━━━━━ TEXT EXCERPT ━━━━━
Credit:  By Bill Trotter, BDN Staff, Bangor Daily News, www.bangordailynews.com 28 October 2010 ~~

It will be two years before a deepwater offshore wind turbine appears near the remote midcoast island of Monhegan, but already researchers and island residents are getting ready for the changes it might bring.

Environmental scientists have set up bird radar arrays on Monhegan, deployed underwater microphones and cameras around the island, and begun analyzing data collected during earlier environmental studies. At the University of Maine in Orono, small-scale wind turbines less than 10 feet tall are being tested so that mid-scale prototypes can be developed for research off the island’s southern shore.

Meanwhile, island residents are anticipating what kind of effect offshore wind power development could have on the island’s economy – be it on the island’s status as a tourist destination, its fishing community or its precarious electrical system.

“We’ve spent two years with a rather vigorous debate out here,” island resident Douglas Boynton said recently. “We’re willing to put up with [offshore wind power development] within limits.”

In terms of the potential financial effect of offshore wind power development, state and federal officials have generally indicated that large deepwater wind farms in the Gulf of Maine could have significant economic implications for the state and its residents. Already, millions of dollars in research funds have been allocated to offshore wind turbine studies in Maine. The development of as many as 1,000 offshore turbines in the gulf, which could generate a total of 5 gigawatts of electricity, eventually could bring $20 billion in investment and several thousand new jobs to Maine by 2030, officials have said.
━━━━━ SOURCE MATERIAL ━━━━━
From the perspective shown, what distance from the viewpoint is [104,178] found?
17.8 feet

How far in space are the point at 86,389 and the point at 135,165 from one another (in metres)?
━━━━━
● **AIM**
Decide whether each statement below agrees with the article on offshore wind near Monhegan, answering yes or no and quoting the words from the article that settle it.
1. The small-scale wind turbines tested at the University of Maine are under 10 feet tall.
2. A deepwater offshore wind turbine is expected to appear near Monhegan within one year.
3. Officials said up to 1,000 offshore turbines in the gulf could generate a total of 10 gigawatts of electricity.

● **THE COMPLETED TASK**
1. Yes: "small-scale wind turbines less than 10 feet tall are being tested"
2. No: "It will be two years before a deepwater offshore wind turbine appears near the remote midcoast island of Monhegan"
3. No: "which could generate a total of 5 gigawatts of electricity"